À partir de ce jour-là, je sentis du bonheur dans tout et comme une joie d’être au monde. Je n’avais plus de chagrin quand Louisette était mauvaise. Je prenais la chose avec une patience gaie. Quand M. le prieur grondait, j’avais plus d’esprit pour trouver des paroles qui l’apaisaient. Quand il souffrait beaucoup, j’avais toujours bon espoir de le soulager et j’en trouvais mieux le moyen. Quand je voyais Émilien se fatiguer trop au jardinage, j’allais derrière lui et je trouvais la force d’un homme pour mener la brouette et le râteau. À la fin de la saison, nous eûmes des fruits superbes dont on fit l’envoi à M. Costejoux, qui en fut content. Il vint nous en remercier et il paraissait heureux, lui aussi, quand il était un jour au milieu de nous, mangeant avec nous, parlant latin avec le prieur, chiffons avec Louisette, semences et récoltes avec Émilien et les ouvriers. Moi, je prenais plaisir à tout ce que j’entendais, même au latin de M. le prieur, qui ressemblait tant à du français et même à du patois que tout le monde le devinait. J’avais l’œil et la main à tout dans le ménage, qui était reluisant de propreté, et, quand on se mirait dans les assiettes et dans les verres, il me semblait que tout le monde était plus beau. Ma grande récompense était de prendre mes leçons le soir à la veillée. M. le prieur y assistait, aimant donner son avis sur tout, mais il s’endormait vite, et, dans les soirs d’hiver, seuls dans la grande chambre bien chaude du moutier, nous lisions et causions, Émilien et moi, pendant que la bise soufflait au dehors et que le grillon chantait dans l’âtre.

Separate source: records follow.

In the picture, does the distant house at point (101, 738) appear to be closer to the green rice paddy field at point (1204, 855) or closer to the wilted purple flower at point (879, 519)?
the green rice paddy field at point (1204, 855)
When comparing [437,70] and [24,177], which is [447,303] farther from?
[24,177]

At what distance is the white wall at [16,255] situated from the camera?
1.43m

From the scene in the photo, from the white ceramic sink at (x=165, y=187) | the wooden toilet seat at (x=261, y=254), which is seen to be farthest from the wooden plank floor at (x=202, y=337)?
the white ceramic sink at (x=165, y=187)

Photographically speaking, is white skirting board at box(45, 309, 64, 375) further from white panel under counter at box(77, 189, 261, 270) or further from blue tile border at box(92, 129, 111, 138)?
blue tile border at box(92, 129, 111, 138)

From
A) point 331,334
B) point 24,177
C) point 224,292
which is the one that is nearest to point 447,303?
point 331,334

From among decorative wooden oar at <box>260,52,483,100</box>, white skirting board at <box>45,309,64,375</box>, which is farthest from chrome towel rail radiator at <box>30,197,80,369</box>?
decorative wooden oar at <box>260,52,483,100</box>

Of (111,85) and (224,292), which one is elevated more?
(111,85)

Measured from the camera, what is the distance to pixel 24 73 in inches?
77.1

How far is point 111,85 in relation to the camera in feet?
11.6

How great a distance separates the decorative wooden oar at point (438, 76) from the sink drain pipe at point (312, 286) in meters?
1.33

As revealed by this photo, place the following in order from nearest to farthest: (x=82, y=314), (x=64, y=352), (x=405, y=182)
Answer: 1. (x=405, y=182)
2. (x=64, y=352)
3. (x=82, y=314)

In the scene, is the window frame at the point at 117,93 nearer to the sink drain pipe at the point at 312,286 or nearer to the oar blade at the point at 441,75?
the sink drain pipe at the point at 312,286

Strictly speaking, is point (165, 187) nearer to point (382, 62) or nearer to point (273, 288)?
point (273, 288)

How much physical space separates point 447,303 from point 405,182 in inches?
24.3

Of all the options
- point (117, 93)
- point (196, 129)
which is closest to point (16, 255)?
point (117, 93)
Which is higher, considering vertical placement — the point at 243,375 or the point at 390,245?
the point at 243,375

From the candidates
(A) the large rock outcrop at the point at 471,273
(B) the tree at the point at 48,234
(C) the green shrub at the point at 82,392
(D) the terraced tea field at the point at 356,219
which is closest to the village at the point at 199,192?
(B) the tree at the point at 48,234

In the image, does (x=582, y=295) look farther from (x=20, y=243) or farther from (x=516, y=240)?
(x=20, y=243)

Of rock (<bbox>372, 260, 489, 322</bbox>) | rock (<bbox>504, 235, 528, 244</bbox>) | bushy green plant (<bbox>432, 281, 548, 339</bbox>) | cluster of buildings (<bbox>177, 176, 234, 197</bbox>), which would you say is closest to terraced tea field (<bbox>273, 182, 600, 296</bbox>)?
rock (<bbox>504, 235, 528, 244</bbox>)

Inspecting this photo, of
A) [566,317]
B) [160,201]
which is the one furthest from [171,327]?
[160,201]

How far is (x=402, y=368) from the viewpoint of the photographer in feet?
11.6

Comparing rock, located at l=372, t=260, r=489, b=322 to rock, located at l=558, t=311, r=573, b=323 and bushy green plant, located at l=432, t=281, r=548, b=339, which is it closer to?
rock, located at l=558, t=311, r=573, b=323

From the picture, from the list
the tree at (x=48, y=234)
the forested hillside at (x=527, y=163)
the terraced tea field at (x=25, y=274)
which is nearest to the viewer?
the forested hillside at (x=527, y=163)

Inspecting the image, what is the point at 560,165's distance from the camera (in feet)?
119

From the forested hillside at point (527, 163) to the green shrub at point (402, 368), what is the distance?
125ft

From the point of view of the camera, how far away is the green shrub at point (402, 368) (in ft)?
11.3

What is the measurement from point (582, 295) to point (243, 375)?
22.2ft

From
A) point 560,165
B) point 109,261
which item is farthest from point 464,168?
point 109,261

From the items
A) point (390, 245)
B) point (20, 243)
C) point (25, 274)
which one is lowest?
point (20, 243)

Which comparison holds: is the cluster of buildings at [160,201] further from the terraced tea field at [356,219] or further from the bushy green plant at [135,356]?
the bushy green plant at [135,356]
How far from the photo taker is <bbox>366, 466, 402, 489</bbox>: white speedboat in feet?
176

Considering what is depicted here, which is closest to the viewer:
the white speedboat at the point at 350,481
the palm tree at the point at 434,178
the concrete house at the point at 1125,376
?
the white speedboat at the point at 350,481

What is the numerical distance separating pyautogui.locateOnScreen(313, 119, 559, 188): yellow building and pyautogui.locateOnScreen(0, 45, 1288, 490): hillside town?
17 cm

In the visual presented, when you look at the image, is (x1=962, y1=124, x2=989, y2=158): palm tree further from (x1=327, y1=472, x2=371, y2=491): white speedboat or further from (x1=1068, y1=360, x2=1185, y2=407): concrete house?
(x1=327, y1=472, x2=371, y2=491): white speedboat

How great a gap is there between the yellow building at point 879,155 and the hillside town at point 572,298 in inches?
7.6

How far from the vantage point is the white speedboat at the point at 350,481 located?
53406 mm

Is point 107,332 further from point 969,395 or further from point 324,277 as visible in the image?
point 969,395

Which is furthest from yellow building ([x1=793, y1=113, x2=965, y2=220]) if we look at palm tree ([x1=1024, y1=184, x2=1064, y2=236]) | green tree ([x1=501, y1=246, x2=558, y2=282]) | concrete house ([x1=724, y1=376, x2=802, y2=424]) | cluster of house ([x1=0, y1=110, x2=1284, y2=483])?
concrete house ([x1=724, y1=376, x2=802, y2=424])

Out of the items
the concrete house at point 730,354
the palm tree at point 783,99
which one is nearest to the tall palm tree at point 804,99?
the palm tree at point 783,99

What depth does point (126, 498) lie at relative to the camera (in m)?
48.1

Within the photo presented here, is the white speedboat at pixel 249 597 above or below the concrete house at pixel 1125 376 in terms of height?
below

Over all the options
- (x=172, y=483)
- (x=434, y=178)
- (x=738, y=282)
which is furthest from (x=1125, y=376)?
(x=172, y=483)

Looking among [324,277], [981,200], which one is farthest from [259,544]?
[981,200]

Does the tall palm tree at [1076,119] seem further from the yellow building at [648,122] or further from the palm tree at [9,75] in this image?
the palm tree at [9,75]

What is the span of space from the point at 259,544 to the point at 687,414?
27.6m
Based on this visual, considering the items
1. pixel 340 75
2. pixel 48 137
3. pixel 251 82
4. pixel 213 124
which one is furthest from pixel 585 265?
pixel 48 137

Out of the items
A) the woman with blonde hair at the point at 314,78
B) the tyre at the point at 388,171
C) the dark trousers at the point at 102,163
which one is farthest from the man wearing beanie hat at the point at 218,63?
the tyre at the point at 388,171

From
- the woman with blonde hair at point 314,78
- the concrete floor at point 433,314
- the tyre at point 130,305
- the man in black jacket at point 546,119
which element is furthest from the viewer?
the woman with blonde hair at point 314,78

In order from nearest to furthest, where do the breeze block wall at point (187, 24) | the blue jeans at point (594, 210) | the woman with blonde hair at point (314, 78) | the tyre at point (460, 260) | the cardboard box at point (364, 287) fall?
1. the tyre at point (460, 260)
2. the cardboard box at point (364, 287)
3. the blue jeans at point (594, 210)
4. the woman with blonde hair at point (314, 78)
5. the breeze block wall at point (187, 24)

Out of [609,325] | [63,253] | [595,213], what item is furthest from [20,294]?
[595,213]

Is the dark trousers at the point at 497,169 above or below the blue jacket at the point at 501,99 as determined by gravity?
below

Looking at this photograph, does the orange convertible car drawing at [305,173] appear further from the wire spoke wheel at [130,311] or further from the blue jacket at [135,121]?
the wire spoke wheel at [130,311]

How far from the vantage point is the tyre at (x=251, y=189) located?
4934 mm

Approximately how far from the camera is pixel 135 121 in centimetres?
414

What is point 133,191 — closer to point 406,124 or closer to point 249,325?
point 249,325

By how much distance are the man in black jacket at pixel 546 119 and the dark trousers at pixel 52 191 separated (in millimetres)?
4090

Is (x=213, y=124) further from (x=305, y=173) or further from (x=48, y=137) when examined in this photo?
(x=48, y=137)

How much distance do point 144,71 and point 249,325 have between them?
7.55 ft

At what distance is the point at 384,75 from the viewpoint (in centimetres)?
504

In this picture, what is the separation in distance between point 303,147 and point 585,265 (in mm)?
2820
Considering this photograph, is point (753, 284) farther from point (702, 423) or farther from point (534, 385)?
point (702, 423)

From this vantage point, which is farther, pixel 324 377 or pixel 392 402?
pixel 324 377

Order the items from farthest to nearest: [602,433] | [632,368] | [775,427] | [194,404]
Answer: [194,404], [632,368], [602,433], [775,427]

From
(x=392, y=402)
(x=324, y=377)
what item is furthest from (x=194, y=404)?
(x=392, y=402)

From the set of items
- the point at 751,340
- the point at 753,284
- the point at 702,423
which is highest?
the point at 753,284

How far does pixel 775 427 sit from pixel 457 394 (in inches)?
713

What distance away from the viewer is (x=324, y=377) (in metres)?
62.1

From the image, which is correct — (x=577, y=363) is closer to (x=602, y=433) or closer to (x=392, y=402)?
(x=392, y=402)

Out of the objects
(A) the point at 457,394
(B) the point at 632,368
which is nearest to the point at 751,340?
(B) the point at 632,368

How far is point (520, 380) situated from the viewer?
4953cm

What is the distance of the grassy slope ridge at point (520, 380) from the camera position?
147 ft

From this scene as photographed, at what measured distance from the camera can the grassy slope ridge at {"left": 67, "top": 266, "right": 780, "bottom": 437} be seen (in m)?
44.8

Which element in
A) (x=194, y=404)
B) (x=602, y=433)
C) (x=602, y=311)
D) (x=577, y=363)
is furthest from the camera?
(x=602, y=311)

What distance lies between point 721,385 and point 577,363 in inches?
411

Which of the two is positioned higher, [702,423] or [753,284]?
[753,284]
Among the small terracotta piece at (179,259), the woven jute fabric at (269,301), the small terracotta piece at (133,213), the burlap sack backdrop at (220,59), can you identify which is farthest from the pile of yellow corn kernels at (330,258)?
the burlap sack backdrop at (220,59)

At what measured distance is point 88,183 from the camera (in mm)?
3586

Ces conversations-là nous instruisaient tous deux, car j’étais grande questionneuse et je voulais savoir bien des choses qu’Émilien apprenait peu à peu et qu’il m’enseignait tout naturellement. Je me tourmentais du droit des riches et des pauvres, des rois et des sujets, et de tout ce qui était arrivé depuis le commencement du monde sur la terre et sur la mer. Émilien me racontait des histoires du temps passé. Il y avait dans la bibliothèque un ouvrage en beaucoup de volumes que les moines n’avaient pas voulu lui laisser lire et qui s’appelait l_’Histoire des Hommes. _C’était un ouvrage nouveau dans ce temps-là et qui ne cachait pas la vérité sur les superstitions et les injustices de ce monde. Je ne sais s’il était de grande valeur, mais nous le lûmes tout entier, pendant que M. le prieur ronflait dans son grand fauteuil de cuir ; et, après l’avoir lu, nous nous trouvâmes, sans le savoir, plus instruits que lui et que la plupart des gens de notre temps. Il nous venait, à propos de tout, un tas d’idées, et, si nous eussions su ce qui se passait en politique, nous aurions pu porter sur la révolution des jugements au-dessus de notre âge ; mais nous ne le savions que quand M. Costejoux venait au moutier, et il n’y vint guère pendant l’hiver à cause des mauvais chemins qui nous séparaient du reste du monde. Cette grande solitude nous empêchait de nous tourmenter du temps présent et nous laissait ignorer que, dans beaucoup d’autres endroits, il y avait des troubles et des malheurs, à cause que l’on ne pouvait s’entendre sur la politique et la religion.

J’ai fini d’écrire la première partie, la partie tranquille de mon histoire, et je vais entrer dans les événements qui nous emportèrent, comme tout le monde, dans leurs agitations. À présent, ceux qui m’auront lue savent que mon éducation est assez faite pour que je m’exprime plus facilement et comprenne mieux les choses qui me frappent. Il m’eût été impossible, durant tout le récit que je viens de faire, de ne pas parler un peu à la manière des paysans : ma pensée n’eût pas trouvé d’autres mots que ceux où elle était alors contenue, et, en me laissant aller à en employer d’autres, je me serais prêté des pensées et des sentiments que je n’avais pas. Je me mettrai maintenant un peu plus de niveau avec le langage et les appréciations de la bourgeoisie, car, à partir de 92 je n’étais plus paysanne que par l’habit et le travail.